En España son pocos los que no conocen el genio y la figura del filósofo Gustavo Bueno: profesor emérito de Filosofía, prolífico escritor, sabio enciclopédico e infatigable polemista.

A la hora de afrontar un debate intelectual o político, es bueno mantener las formas. Pero ello habla de su bondad formal, no material. El cinismo hace de esta particularidad una técnica de compostura y disimulo.

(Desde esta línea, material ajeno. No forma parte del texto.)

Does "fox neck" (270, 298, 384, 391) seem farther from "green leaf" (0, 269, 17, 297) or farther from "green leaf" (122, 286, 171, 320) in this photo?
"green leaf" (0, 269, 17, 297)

En España son pocos los que no conocen el genio y la figura del filósofo Gustavo Bueno: profesor emérito de Filosofía, prolífico escritor, sabio enciclopédico e infatigable polemista. Su trayectoria académica e intelectual muestra cuando menos un signo heterodoxo, intempestivo e inconfundiblemente profano, y, acaso por todo ello también, profanador de mitos como la Cultura y la Izquierda. Ni renuncia a una sesuda disputa con adustos catedráticos en congresos o encuentros televisados, ni hace ascos a participar en excitantes cónclaves de “telebasura” lidiando con personajes de lo más pintoresco. En todas sus actuaciones, Bueno en discusión es reconocido más que nada por su mal genio y arrebato, lo que haría de él un intelectual dogmático y exaltado, un intolerante enemigo del diálogo, cuando la verdad es que jamás elude un buen debate ni acude al mismo sin buenas razones. Las apariencias, pues, engañan.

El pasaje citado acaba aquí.